[Records of scene-based spatial questions]
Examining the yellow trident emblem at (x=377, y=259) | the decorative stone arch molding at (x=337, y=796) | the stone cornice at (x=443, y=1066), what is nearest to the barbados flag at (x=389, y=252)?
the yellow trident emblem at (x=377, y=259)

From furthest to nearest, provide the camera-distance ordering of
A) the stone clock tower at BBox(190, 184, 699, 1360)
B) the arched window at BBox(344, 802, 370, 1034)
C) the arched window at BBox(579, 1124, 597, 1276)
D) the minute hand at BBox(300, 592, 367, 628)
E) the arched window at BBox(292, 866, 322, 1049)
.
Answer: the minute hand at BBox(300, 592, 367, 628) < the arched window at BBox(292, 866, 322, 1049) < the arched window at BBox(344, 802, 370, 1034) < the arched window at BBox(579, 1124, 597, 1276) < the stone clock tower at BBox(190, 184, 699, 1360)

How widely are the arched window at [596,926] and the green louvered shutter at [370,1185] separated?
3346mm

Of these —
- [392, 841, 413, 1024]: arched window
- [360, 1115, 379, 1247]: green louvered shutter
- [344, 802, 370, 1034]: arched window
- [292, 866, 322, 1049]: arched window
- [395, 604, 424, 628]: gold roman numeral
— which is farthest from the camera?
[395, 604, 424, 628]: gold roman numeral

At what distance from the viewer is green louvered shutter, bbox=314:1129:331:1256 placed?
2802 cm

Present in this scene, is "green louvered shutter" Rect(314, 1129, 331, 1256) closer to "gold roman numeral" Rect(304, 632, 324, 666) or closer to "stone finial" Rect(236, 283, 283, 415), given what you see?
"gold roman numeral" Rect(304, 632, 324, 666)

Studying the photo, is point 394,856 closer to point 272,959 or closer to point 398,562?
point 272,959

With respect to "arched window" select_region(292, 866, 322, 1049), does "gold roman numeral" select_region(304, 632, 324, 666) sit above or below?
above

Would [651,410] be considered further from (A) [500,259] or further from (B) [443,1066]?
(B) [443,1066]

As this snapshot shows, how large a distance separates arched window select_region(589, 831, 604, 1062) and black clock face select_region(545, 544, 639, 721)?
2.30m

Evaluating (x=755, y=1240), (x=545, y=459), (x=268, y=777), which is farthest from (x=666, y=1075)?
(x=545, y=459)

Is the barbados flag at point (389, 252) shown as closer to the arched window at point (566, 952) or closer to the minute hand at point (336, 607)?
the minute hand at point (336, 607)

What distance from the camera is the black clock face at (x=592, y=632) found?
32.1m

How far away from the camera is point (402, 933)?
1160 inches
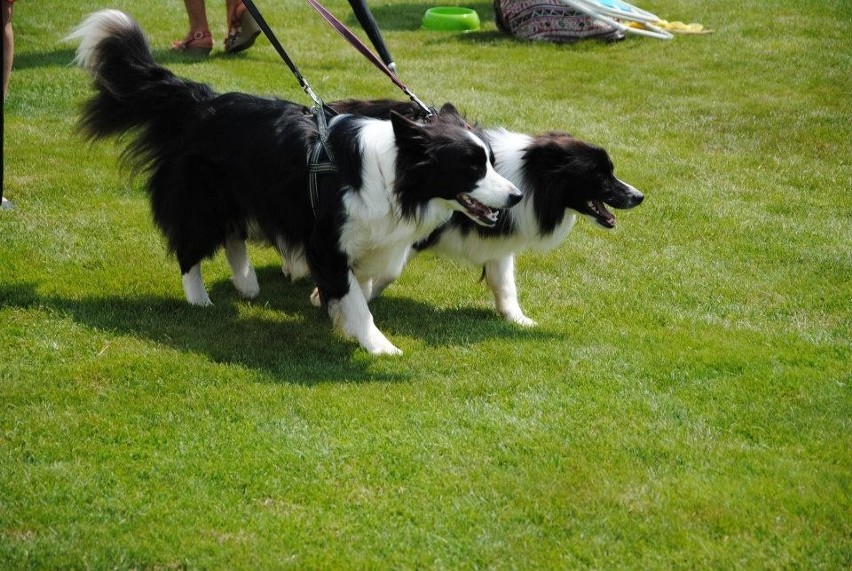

Task directions —
Rewrite the data from the line containing "Studying the photo, is" through the end, replacing "arched window" with "arched opening" and leaving everything else unchanged. Give only those lines, without the pictures.

Response to the task —
Studying the photo, is point 394,856 closer to point 272,959 or closer to point 398,562?
point 272,959

With respect to "arched opening" select_region(292, 866, 322, 1049), does "gold roman numeral" select_region(304, 632, 324, 666) sit above or below?
above

Would [651,410] be considered further from (A) [500,259] or further from (B) [443,1066]?
(B) [443,1066]

As this snapshot shows, how large a distance separates arched opening select_region(589, 831, 604, 1062) and black clock face select_region(545, 544, 639, 721)?
2.30m

Evaluating (x=755, y=1240), (x=545, y=459), (x=268, y=777), which is farthest from (x=666, y=1075)?
(x=545, y=459)

Is the barbados flag at point (389, 252) shown as closer to the arched opening at point (566, 952) or closer to the minute hand at point (336, 607)?
the minute hand at point (336, 607)

What distance from the camera is the black clock face at (x=592, y=632) found?
32.1m

How far away from the camera is point (402, 933)?
1160 inches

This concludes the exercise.